The United Nations Educational, Scientific and Cultural Organization (UNESCO) created “World Engineering Day for Sustainable Development” in 2019. They wanted the day to “raise awareness of the role of engineering in modern life, which is essential to mitigate the impact of climate change and advance sustainable development.”
As a Guaranteed Energy Savings company, we’re proponents of sustainable engineering and are thrilled that UNESCO is raising awareness. We think sustainable design, when done thoughtfully, lasts longer, does more for the community, and makes the world a healthier, happier place. We sat down with Russ Litsinger, Managing Principal and JP Kelly, Construction Principal to talk a bit about the engineering and execution of sustainable work.
What Does Sustainable Design Look Like?
“Sustainable design is about sustainable principles. You can’t just go into it with a good-faith effort; you must have tenets in place.” explains Russ. “There is a path to follow. Taking shortcuts takes you off that path.”
We asked Russ to share a few of his tenants of sustainable engineering. “I break the idea into 3 parts; Mission, Conversation, and Renewal. You should start with a clear mission of sustainability in mind. Then, you must communicate the goal and the purpose—that’s the conversation, and it’s ongoing.
Finally, you must design around the concept of renewal; how can we build systems with longevity and ones that can live second or even third lives? How can we design processes to take advantage of sustainable, reused, or reusable materials?”
Sustainable Construction is Important, Too
Engineering facilities with great energy efficiency is the “what”. But what about how you build and renovate these buildings? Sustainable construction is just as important to a guaranteed energy savings company that is invested in sustainability. We asked JP for his insight.
“As construction specialists, we are expected to deliver the project to its design. As a GESC, sustainability is the end goal; it’s as important as energy savings, and usually goes together. Our designs are built upon the most applicable sustainable designs for a client because we know that sustainable performance yields long term savings.
Yet, construction can be a messy and, at times, wasteful process if you aren’t purposeful. What the construction team can add is sustainable construction. Examples are responsible sourcing of materials, following dust control practices to maintain high levels of indoor air quality, and sorting and recycling construction and shipping materials. To put it simply, we’re proponents of a healthy environment and community, so we take measures wherever possible to meet that goal.”
We are Sustainable by Design
“I always tell clients, explains Russ, “that sustainability, from an engineering standpoint, is a win-win situation. It will always save you money—sustainable designs last longer, help more people, and do more while using less. The only limit to your return is time, and facilities are meant to last a lifetime.”
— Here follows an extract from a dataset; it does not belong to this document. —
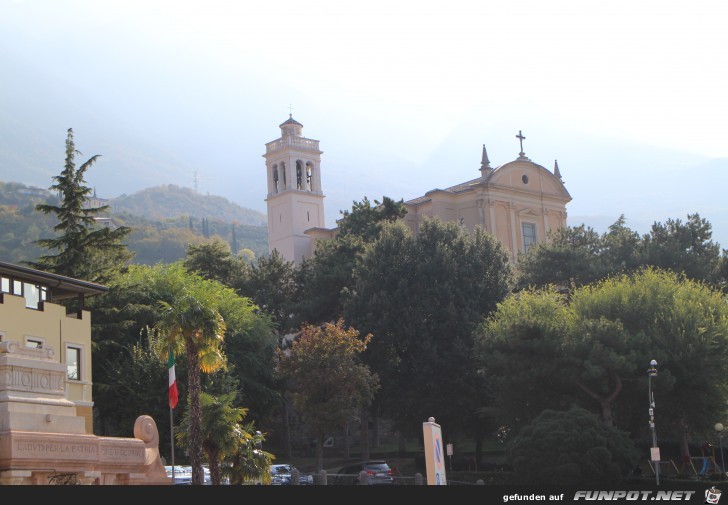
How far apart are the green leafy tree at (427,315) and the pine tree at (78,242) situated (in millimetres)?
14822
JP agrees. “There is no such thing as a functional design at AFP. We aren’t here to get you new lighting or new mechanical equipment with some kind of flowchart or multiple-choice questionnaire.
Instead, we will design and construct for you a sustainable ecosystem that is the lifeblood of your facility. The energy savings produced through that design is the ingredient that makes all of this worth it, and delivering in a sustainable method is the first step in your facilities’ positive transformation”
Sustainability; No Longer a Novelty
“I’ll go back to what I said earlier about the conversation,” answers Russ. “It’s important to communicate your goals to clients, especially as a guaranteed energy savings company. There are a lot of assumptions out there that do not serve a client’s best interests.”
“We are seeing more and more education on sustainable practices, too. There’s been a philosophy shift around the concept,” JP adds. “Still, we encourage a conversation with clients. We explain that sustainability is not a cost driver. Rather, it’s a way to responsibly upgrade their assets. Sustainability throughout the process, that’s an AFP core principle.”
Sustainability Means Care
“Care and thoughtfulness—that’s a tenant of engineering and in sustainability. Doing things the right way because you care about the result it will have,” explains JP. “At the end of the day, the good work we do comes down to each team member caring about the process—the entire process.
That means care in sustainable design and care in sustainable construction practices. You can judge the level of care and intentionality on a job site from the coordination meetings to how the job is being executed in the field. It’s in the air. When you work this way, the client benefits, but so does the community at large. As Russ said, sustainability, by modern standards, is a win-win.”